Optical tweezers are instruments capable of trapping small particles using the forces generated by laser radiation pressure. The concept of pressure from the propagation of light is at the core of optical tweezers technology and was hypothesized several centuries ago. Until the 1960s it was not possible to use radiation pressure generated by light in order to modify the position of matter, but in days the advent of lasers provided a light source with the appropriate properties to generate a light trap and the rise of nanotechnology gave the opportunity to synthesize, modify and control materials in the nanometric scale. These two factors opened the way for optical trapping.
Today optical tweezers can be used to manipulate and study not only dielectric spheres with dimensions in the micron range, but also metal particles and single molecules in the range of nanometers. Additionally, the shape and polarization of the trapping potential can be modified to match the needs of a specific experiment. They are extensively used to study mechanical properties of DNA and proteins, interaction forces between colloids and molecules, in biology to study cell membranes and to manipulate cell interior (e.g. organelles) and individual cells.

TASK GOAL: Summarize the passage on optical tweezers in two sentences.

SOURCE MATERIAL:
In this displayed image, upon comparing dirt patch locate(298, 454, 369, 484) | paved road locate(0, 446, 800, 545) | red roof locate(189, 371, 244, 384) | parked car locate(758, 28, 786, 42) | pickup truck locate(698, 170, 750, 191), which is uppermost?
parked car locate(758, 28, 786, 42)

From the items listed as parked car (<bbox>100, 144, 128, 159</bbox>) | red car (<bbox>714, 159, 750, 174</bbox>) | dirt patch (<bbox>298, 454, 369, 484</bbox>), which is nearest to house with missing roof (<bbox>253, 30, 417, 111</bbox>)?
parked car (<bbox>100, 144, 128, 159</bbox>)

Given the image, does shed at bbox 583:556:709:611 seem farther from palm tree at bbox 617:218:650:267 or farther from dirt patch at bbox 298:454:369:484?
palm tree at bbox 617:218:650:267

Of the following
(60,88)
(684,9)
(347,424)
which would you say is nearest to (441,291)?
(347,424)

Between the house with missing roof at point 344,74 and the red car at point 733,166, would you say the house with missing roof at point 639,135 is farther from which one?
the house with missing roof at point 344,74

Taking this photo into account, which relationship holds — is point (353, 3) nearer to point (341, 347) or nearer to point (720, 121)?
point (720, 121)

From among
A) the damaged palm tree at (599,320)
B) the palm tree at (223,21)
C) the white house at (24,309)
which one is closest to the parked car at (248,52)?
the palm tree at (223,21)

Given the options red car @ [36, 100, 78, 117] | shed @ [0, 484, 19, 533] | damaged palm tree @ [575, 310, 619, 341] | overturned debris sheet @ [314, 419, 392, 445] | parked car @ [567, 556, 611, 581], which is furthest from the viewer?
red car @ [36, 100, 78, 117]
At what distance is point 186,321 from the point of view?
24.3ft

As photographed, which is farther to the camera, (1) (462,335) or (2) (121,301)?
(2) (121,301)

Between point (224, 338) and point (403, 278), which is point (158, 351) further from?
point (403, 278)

RESPONSE BOX: Optical tweezers trap small particles with forces from laser radiation pressure, an idea hypothesized centuries ago that could not be used to move matter until the 1960s, when the advent of lasers and the rise of nanotechnology opened the way for optical trapping. Today they manipulate micron-sized dielectric spheres, metal particles and single molecules, with a trapping potential whose shape and polarization can be adapted to each experiment, and they are widely used to study DNA and proteins, forces between colloids and molecules, cell membranes, organelles and individual cells.